Inquiring minds want to know, in particular, Travlin' Shoes  .


----------



## Anonimo (Apr 8, 2012)

O.k. Tell us.


----------



## vantexan (Sep 4, 2011)

Here's an idea. Make this thread a sticky, remove all posts(including this one) that aren't specific to the thread i.e. all posts that don't specifically answer the title of the thread. No snarky remarks, no "my area is better than your's", no pontificating about the choices one makes in life, no 27 pages to get 15 or 20 good posts. If people are serious about helping others then a good start is showing what's possible and where it's possible at.


----------



## chicois8 (Aug 8, 2009)

Maybe if his first post on the other thread had been posted here with the new post name..........


I'm new here...Have read through all 27 pages of comments and decided to join the EpatForum.

Glad to see a few recent posts.

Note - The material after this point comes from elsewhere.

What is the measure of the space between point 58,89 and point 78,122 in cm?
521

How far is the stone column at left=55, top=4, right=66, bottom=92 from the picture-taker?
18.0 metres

The Thread was started so long ago I was afraid there wouldn't be anything recent here.

This is the only Thread I've read so far. It gets kind of side-tracked and goofy at times (two electric meters, etc.), but I can deal with that because it has some really great information, too.

Having lost my mom 6 months ago after taking care of her the better part of 3 years, I'm ready for a change! I have no wife or kids and am ready for some new adventure.

I think a new life, in a new country, would be a good thing! I lived in Germany a couple years around 1970, so I know things are different in other places, and I think I still can adapt to that. I wish I'd paid more attention to my Spanish teachers though!

Income requirements, and what people actually live on, seem to be all over the place. I've seen Mexican government guidelines from $1,500.00 to $2,500.00 to qualify for a visa.

My Social Security is very little, about $1,000.00 US. However, I have other assets and a house I could rent out (but would rather sell). Do the authorities look at that, and how long it would carry you?

This is not going to be a fast move. I have decided I need to find a place I'm comfortable with, climate-wise and socially, too. Living in Nevada, I'm used to the dry heat of the desert, and while the lowland coastal areas are enticing, I'm fearful of the humidity. The highland cities are beautiful, but I worry about freezing to death at 75 degrees! I don't know about the deserts of the northern part of the country...do I need to be mindful of the drug trafficing, etc. 

I've thought of buying a van or motor home to check out the different areas of Mexico, but the inexpensive, luxurious bus system sounds like it might be a much better option. Probably less expensive, certainly less stressful, and I can always rent a car if I need to go someplace they don't.

However, I just happened to think I have a dog that probably couldn't ride the bus.

Long post, lots of uncertainty.

I would welcome any and all comments on the issues I've brought up.


----------



## sparks (Jun 17, 2007)

Isla Verde said:


> Inquiring minds want to know, in particular, Travlin' Shoes  .


Didn't work out so well. Maybe rephrase like Travlin' Shoes asked it


----------